Colorado, a tale of two tragedies

The first time I came to this great state was in September 2001.  The first time I came to Denver was to visit the airport on 10 September 2001.  The 18th African Children’s Choir were set to fly back to West Africa, via Belfast and Choir 19 (that I was chaperoning) met up with them to hand over some equipment and say goodbye.  We had a concert that evening in Colorado Springs but went with the choir to say goodbye.

A month before we had been in Albuquerque, New Mexico.  I had stayed with a wonderful host family, a brother and sister, and one morning I awoke to see a sky full of 750 hot air balloons, as the Albuquerque International Balloon Fiesta got under way.

As always we were performing a concert in a local church, and I always made a point of helping the local sound engineers out with tuning, repairs and set up – most are volunteers and always appreciated the help.  This time I struck gold, as the engineer was actually a registered flight instructor and a jumbo pilot for one of the major airlines.  Before I knew it I was in the cockpit of a Cessna flying over the New Mexico plains.  I often repeat this story to young people as being mostly blind in one eye I can ‘never be an airplane pilot’, but on that day in 2001 I was just that.

A month later though, I was standing at the gate waving goodbye to Choir 18.  Airports in America were no different to bus stations, it was so different to Heathrow or UK airports were we lived under the shadow of the IRA bombings.  It was friendly and fun.

File:WTC-remnant highres.jpgChoir 18’s flight was just past the point of no return when the planes hit the Twin Towers, so they weren’t turned around and made it to Belfast.

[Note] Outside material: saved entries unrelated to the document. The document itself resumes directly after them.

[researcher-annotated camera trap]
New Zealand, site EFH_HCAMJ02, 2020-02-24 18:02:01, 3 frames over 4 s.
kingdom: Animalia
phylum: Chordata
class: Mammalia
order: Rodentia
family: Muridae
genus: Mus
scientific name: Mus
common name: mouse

The next few weeks in Colorado will remain with me for ever.  I couldn’t go a night without a host family asking me why ‘everyone hated America so much’.  It was a country waking up to the idea that they weren’t universally loved, that there were people out there that would do them harm, and like most people there initial reaction was horror and a genuine fear that meant they had no concept of the scale of the issue.  The next attack could come at any second, they were in a war they don’t remember entering.  In 2001 you would rarely see any news about the world outside the US, by October that all changed.  The conversations I had were haunting, painful, people were genuinely scared.

During that time, I fell in love with Colorado, and when we left to continue our tour in Utah, the memories of those conversations and the place stuck with me.  A beautiful state, with beautiful people.

Ten years later, I was in a completely different life.  Instead of a volunteer sound engineer with the African Children’s Choir, I was Chief Executive of Web Applications UK – a rapidly growing IT company expanding into the US.  When the question came as to where we would base our new head office, Colorado was always going to be first choice.  We came out in May 2011 and stayed in Colorado Springs for the first time since that 2001 trip, and I fell in love with the state once again.

Today we’re back signing paperwork and preparing the final steps of launching Web Applications US.  It’s and arduous complex process, countries don’t make it as easy as possible for foreigners to form businesses and create jobs.  Vivienne and I are staying in Denver for the first time since I was here with the Choir.  Late last night a young man walked into a midnight premier of “The Dark Knight Rises” and shot and injured seventy men, women and children, twelve of them died, and a number remain in critical condition as I write.  The cinema is just down the road from where we’re staying, and once again I find myself in the heart of a community struggling to come to terms with inexplicable tragedy.

A lot is being said about gun control and second amendment rights.  The media is obsessed with the gunman and his potential motives and wild stories are flying around.  The scale of the tragedy is growing with each fresh announcement, and people are reeling.  I’ll leave those conversations for others, instead I want to focus on the two things that made me fall in love with Colorado all those years ago.  The people and the place.

The Coloradoan spirit is indomitable, they will reel, they will mourn, they will grieve, but they will ultimately survive.  The night of the tragedy I was in Parker meeting with members of the Parker Chamber of Commerce.  We wanted to meet business men and women from the town to get a sense of the spirit of the place.  Web Applications UK is committed to Oldham and it’s local community, it defines the kind of business we want to be.  For Web Applications US we want to ensure that same anchor to the local community exists.

The people I found weren’t suspicious, unfriendly, wary.  They were warm, welcoming and kind.  For a state and a community that has lived through Columbine, September 11 and now the Aurora Shooting, I have no doubt that the people will remain true to themselves and to their spirit.

Finally, I fell in love with the place.  The beautiful Rockies, the lakes, rivers and streams, the rolling hills and grasslands; Colorado is one of the most beautiful places in the entire world.  No crazed gunman will ever change that.  When Web Applications US finally opens shop fully, it will have a beautiful home and employ beautiful people.